August 13

What was advertised in a colonial American newspaper 250 years ago today?

New-York Journal (August 13, 1772).

“J. BAILEY, Cutler. from Sheffield.”

Several cutlers in New York competed for customers by inserting advertisements with elaborate woodcuts depicting an array of items available at their shops in the New-York Gazette and Weekly Mercury in the summer of 1772.  James Youle, “CUTLER FROM SHEFFIELD,” adapted an image that he and former partner J. Bailey previously ran in that newspaper a year earlier.  Lucas and Shephard, “WHITESMITHS and CUTLERS, From BIRMINGHAM and SHEFFIELD,” ran their own advertisement adorned with an image of many items included among their merchandise.
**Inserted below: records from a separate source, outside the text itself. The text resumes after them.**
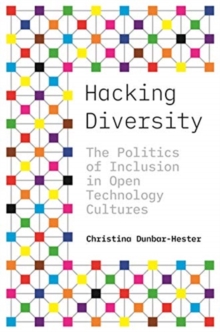 Hacking Diversity : The Politics of Inclusion in Open Technology Cultures, Hardback Book Hacking Diversity : The Politics of Inclusion in Open Technology Cultures, Hardback Book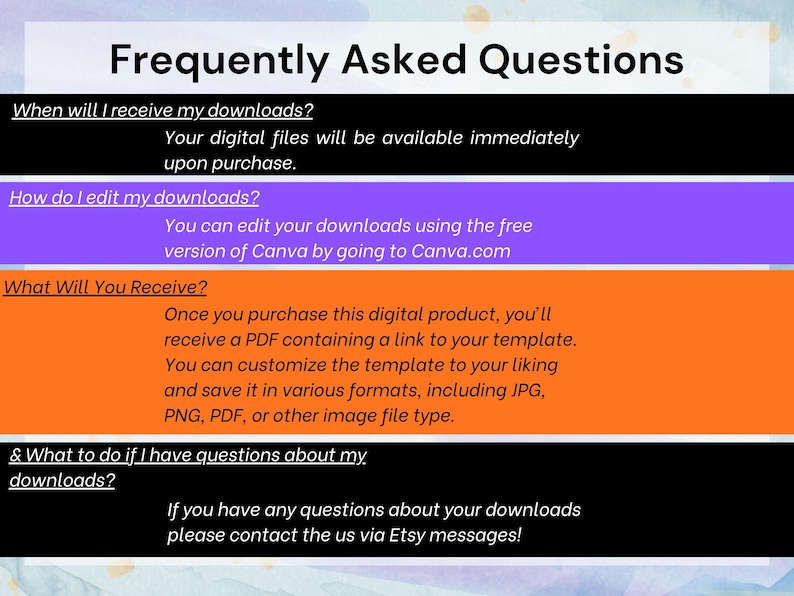 Puede incluir: Una hoja de preguntas frecuentes para un producto digital, titulada "Frequently Asked Questions". Responde a preguntas sobre descargas, como edici&oacute;n, recepci&oacute;n y soporte. El fondo tiene un efecto de acuarela.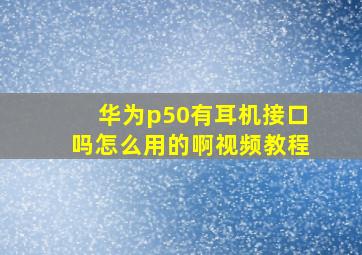 华为p50有耳机接口吗怎么用的啊视频教程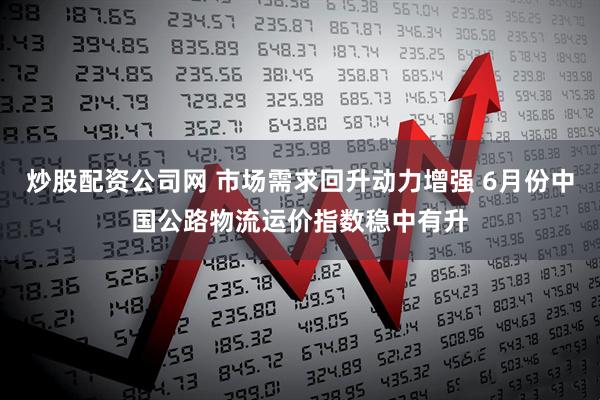 炒股配资公司网 市场需求回升动力增强 6月份中国公路物流运价指数稳中有升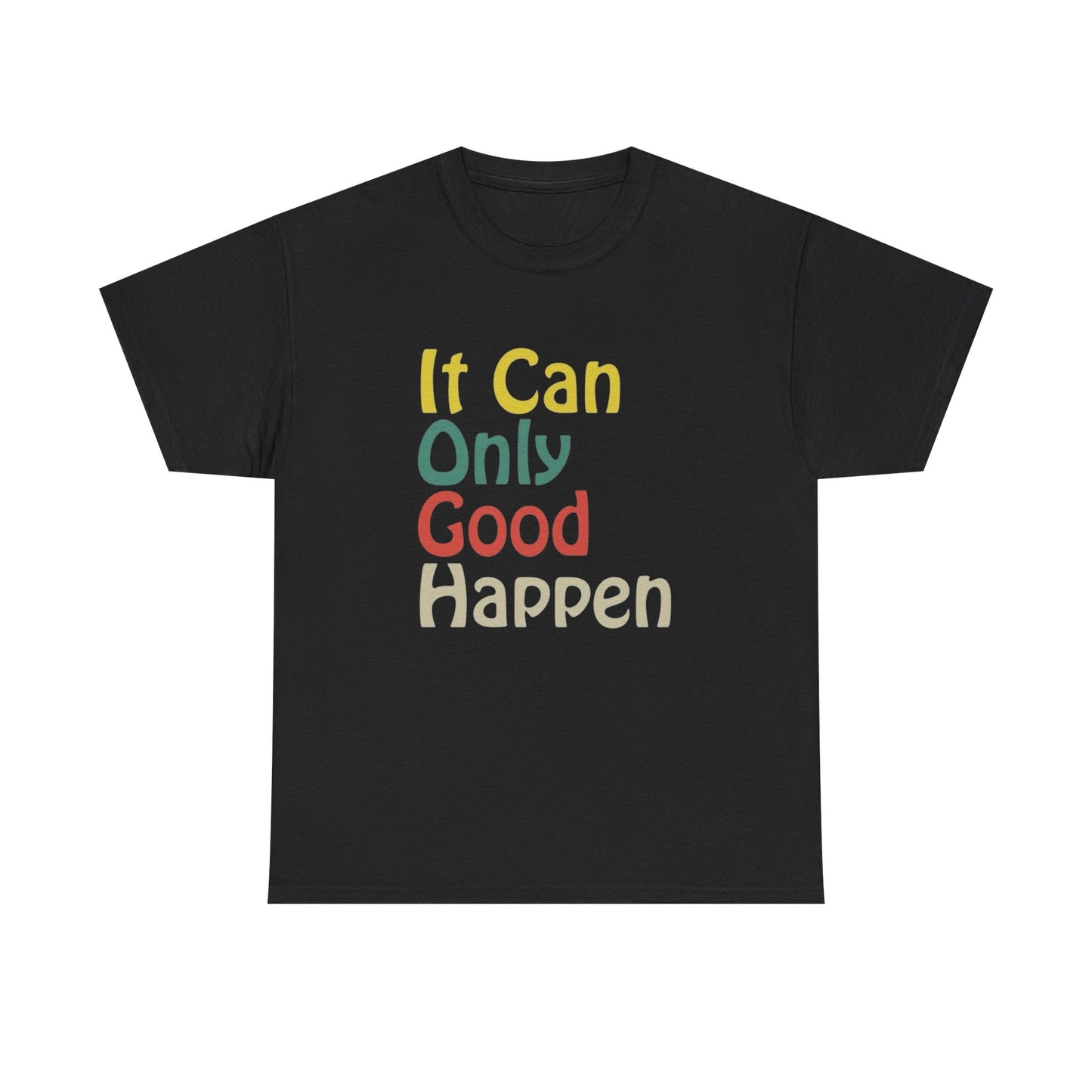 It Can Only Good Happen Graphic T Shirt Unisex Heavy Cotton NEW Tee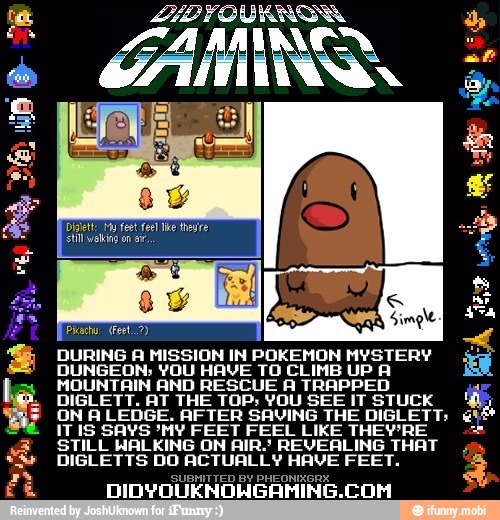 = DURING A MISSION IN POKEMON MYSTERY Fad
DUNGEON; YOU HAVE TO CLIMB UP A
I MOUNTAIN AND RESCUE A TRAPPED FT
4
DIGLETT. AT THE TOP; YOU SEE IT STUCK 4 ON ALEDGE. AFTER SAVING THE DIGLETT;
ITIS SAYS 'MY FEET FEEL LIKE THEWRE
vã STILL WALKING ON AIR.' REVEALING THAT
*™ DIGLETTS DO ACTUALLY HAVE FEET.
a FE GUBHITTED By PHEQNI DIDYOUENOHGAMING.COM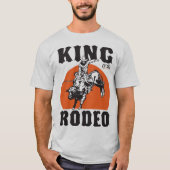 Of Rodeo Western王のカウボーイの国のユーモア Tシャツ (正面)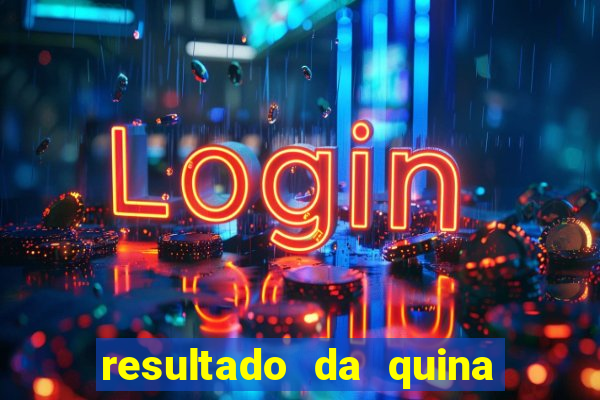 resultado da quina de hoge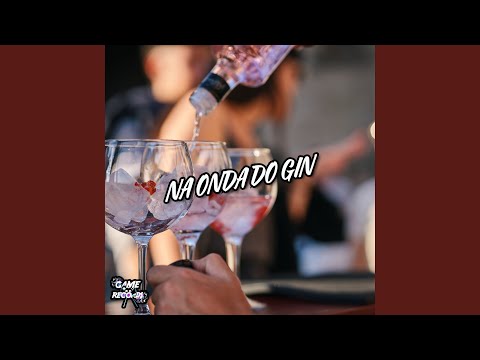 Na Onda Do Gin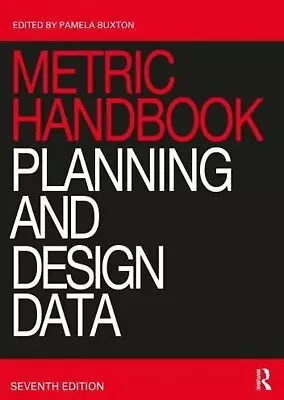Metric Handbook: Planning And Design Data By Pamela Buxton (Paperback 2021) • £40
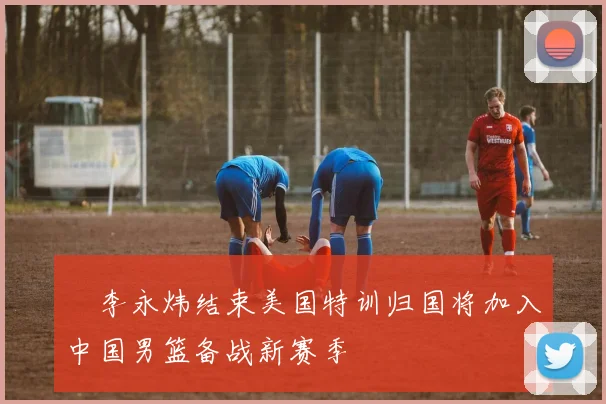 偰李永炜结束美国特训归国将加入中国男篮备战新赛季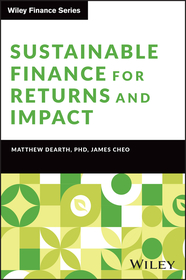 Sustainable Finance for Returns and Impact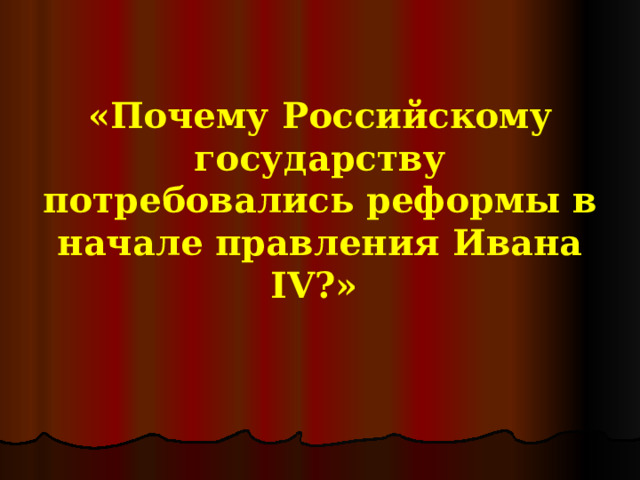 «Почему Российскому государству потребовались реформы в начале правления Ивана IV ?» 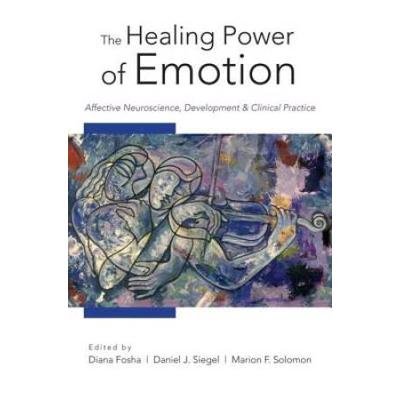 The Healing Power Of Emotion: Affective Neuroscience, Development And Clinical Practice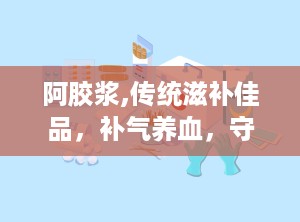 阿胶浆,传统滋补佳品，补气养血，守护健康之道
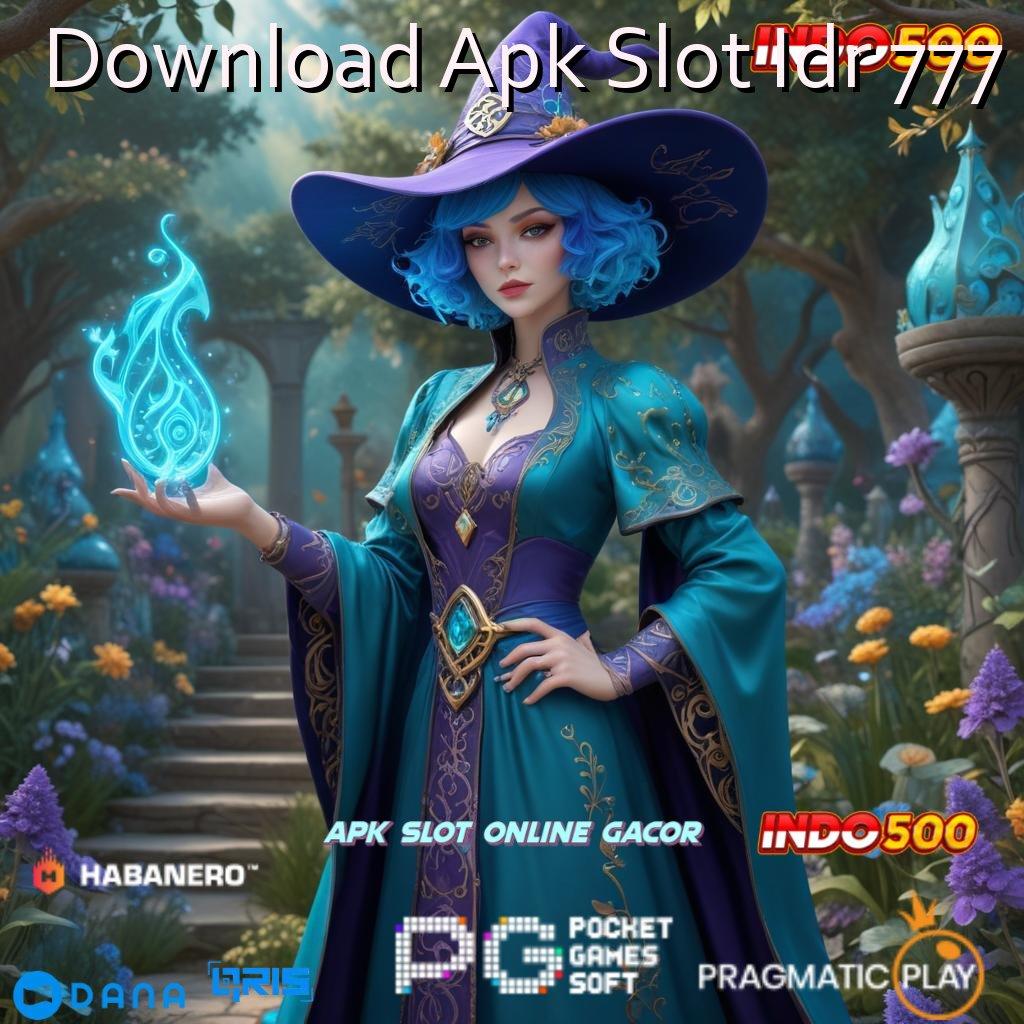 Download Apk Slot Idr 777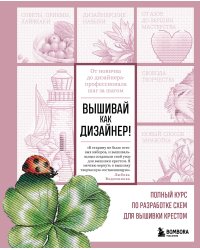 Вышивай как дизайнер! Полный курс по разработке схем для вышивки крестом. От новичка до дизайнера-профессионала шаг за шагом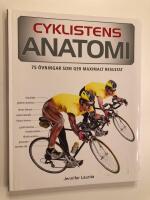 Cyklistens anatomi : 75 &ouml;vningar som ger maximalt resultat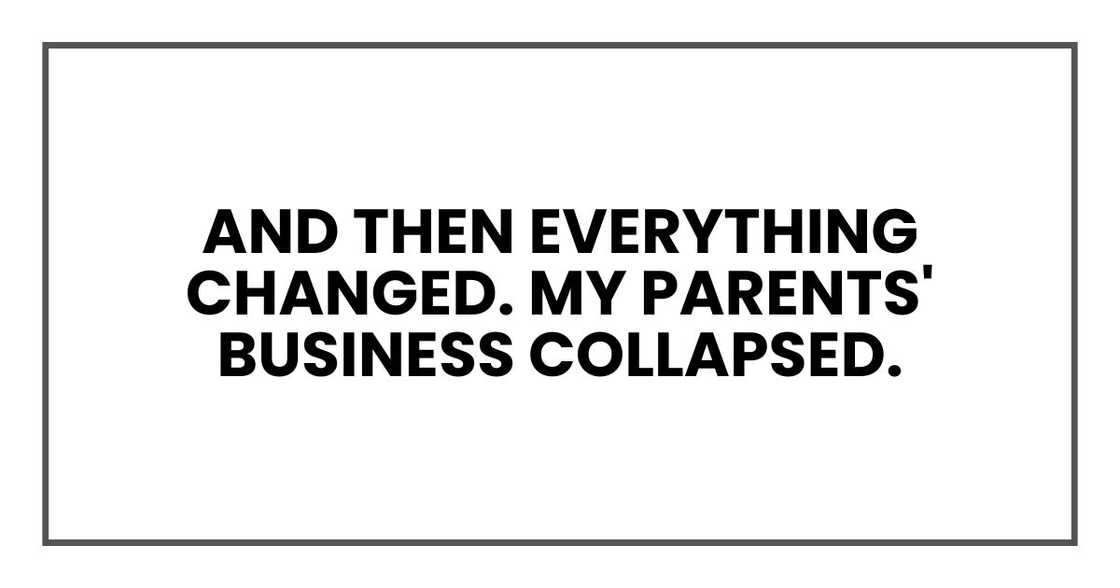 And then everything changed. My parents' business collapsed. And then everything changed. My parents' business collapsed.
Bailey apparently determined that his competitors had an advantage, so he commissioned his own woodcut that featured both text, “J. BAILEY, Cutler. from Sheffield,” and an image that included two swords among a variety of cutlery.  The advertisement stated that Bailey was located “At the Sign of the CROSS SWORDS,” indicating that he sought to increase the effectiveness of the image beyond the efforts of his competitors with their woodcuts by closely associating it with the sign that marked his shop in addition to the goods he made and sold.  He also enhanced his advertisement by incorporating another image, that one depicting shears, below a note that he “has now for sale fullers shears.”

Those did not constitute Bailey’s only innovations relative to the advertising campaigns of his competitors.  Those advertisements all ran in the New-York Gazette and Weekly Mercury.  On August 13, Bailey expanded the number of colonizers who saw his advertisement by inserting it in the New-York Journal.  That advertisement featured the same two woodcuts and the same copy that appeared in the other newspaper, giving Bailey an advantage over his former partner and other competitors who invested in woodcuts for their advertisements.  Some or all of these cutlers may have also advertised in another newspaper, the New-York Gazette or Weekly Post-Boy.  Unfortunately, issues of that newspaper from 1771 through 1773 have not been digitized, so I have not been able to consult them as readily as the other two newspapers published in New York City in 1772.  Whether or not any of these cutlers advertised in the New-York Gazette or Weekly Post-Boy, Bailey was the first to seek customers among the readers of the New-York Journal.  That meant arranging to have his woodcuts transferred from one printing office to another.  The available evidence suggests that Bailey put even more thought into his advertising campaign than his competitors who already made efforts to distinguish their notices from others in the New-York Gazette and Weekly Mercury.